Mort en 1900, Nietsche a terminé sa vie dans un état psychique qui n'a cessé de décliner à partir de sa crise de démence en 1889. Bien qu'il ne travaillait plus, il rédigeait quelques notes selon les circonstances. Certaines d'entre elles ont été reproduites dans un petit opuscule paru en 2001. D'après son éditeur, elles sont authentiques.
Naturellement, elles surprennent, et leur lecture est spectaculaire lorsqu'on connaît un peu l'auteur ; mais la déraison étant une chose très relative, elles ne sont pas dénuées d'intérêt. J'ai été frappé par ce cri du coeur auquel aucun professionnel de la publicité ne peut rester indifférent :
Qu'on m'apporte mon Van Houten ou je commets un chocolat !
On a souvent répété que la marque est une promesse. La formule est élégante, voulant signifier la rencontre entre une offre qui s'engage et une demande qui l'exige. Mais épuise-t-elle la totalité du phénomène ?
Les marques parlent. S'adressant au consommateur, elles calment une inquiétude diffuse plus qu'elle ne répondent à un cahier des charges. En s'abandonnant à une authentique fulgurance, Nietzsche semble prévenir qu'en l'absence de sa marque préférée, il ne répond plus de rien. Au delà de son périmètre, il retournera dans un monde obscur de substance indifférenciée dont la production annonce en même temps le scandale et la menace d'une transgression.
La marque, elle, est la lumière qui réconforte. D'un mot, elle dissout ces ténèbres. En plus d'une promesse, n'est-elle pas un rempart contre la menace du réel ?
Le réel est ce qui n'a aucun sens. L'homme y perçoit un appel auquel il s'empresse de répondre comme le suggère cette autre fulgurance de Nietzsche qui transperce la raison :
Il fait chaud, il faut donner de la soif à l'eau.
La marque transfigure le produit indifférencié en orchestrant autour de lui le désir destiné à lui donner un sens. On peut la concevoir, en reprenant les mots de l'économiste Charles Gide, à propos de la valeur, comme "un éclairage des choses sous le rayon projeté de notre désir".

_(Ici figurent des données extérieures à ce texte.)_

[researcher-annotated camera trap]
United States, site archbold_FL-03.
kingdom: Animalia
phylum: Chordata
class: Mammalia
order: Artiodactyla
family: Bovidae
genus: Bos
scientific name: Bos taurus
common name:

Qu'on m'apporte un Didier Toussaint ou je commets un blog !
Je veux souligner la justesse du terme "scandale" que vous employez à propos de l'acte dont Nietzsche laisse entrevoir la possibilité en l'absence de Van Houten.
En effet "commettre un crime" se dit "ein Verbrechen begehen" en allemand, begehen pouvant, par sa formation, être compris comme "emprunter le chemin de".
C'est bien d'un choix décisif qu'il s'agit, soit de se conformer à la Loi soit de la transgresser. Et ce chaque instant, ajouterait un lecteur de Kierkegaard.
Je m'interroge sur la façon dont on pourrait lire Wittgenstein, et la contribution de Klipke, dans le monde de l'entreprise. Or n'a t-on pas sous les yeux, en lisant votre texte, une nécessité fille de l'invention (le chocolat Van Houten porté au rang de nécessité par la publicité) ?
Etes-vous familier de ces pensées ? Pouvez-vous m'aider à faire avancer cette réflexion ?
Par avance merci.
PS : SVP n'allez pas me faire commettre un blog !
Rédigé par : Pfeireh | 13 janvier 2008 à 13:56
J'aime bien votre introduction, mélange d'humour et d'une implacable logique!
Le produit comme nécessité, à mon avis c'est exactement le cas. Mais certainement pas fille du besoin, plutôt création du désir.
Wittgenstein et l'entreprise ? Bien sûr. Il y a tellement à dire que je ne retiendrai que quelques pistes.
1. La proposition 1.2 du Tractatus : dans l'entreprise, il n'y a que des faits.
2. La proposition 7 du Tractatus : je ne regarde jamais une publicité sans y penser. Trop de mauvaises pub pèchent par une propension à la redondance. Peu sont celles qui savent taire l'indicible pour laisser parler le message.
3. Rapprochement de 23 et 546 des "Investigations philosophiques" : le "parler du langage" comme "forme de vie", et "les mots" qui "sont aussi des actes". L'entreprise n'est rien d'autre que ça.
4. Très important aussi, le fait qu'il n'existe pas de métalangage, une bonne définition de l'inconscient.
Je ne connais pas Klipke, mais peut-être pensez-vous à Kripke?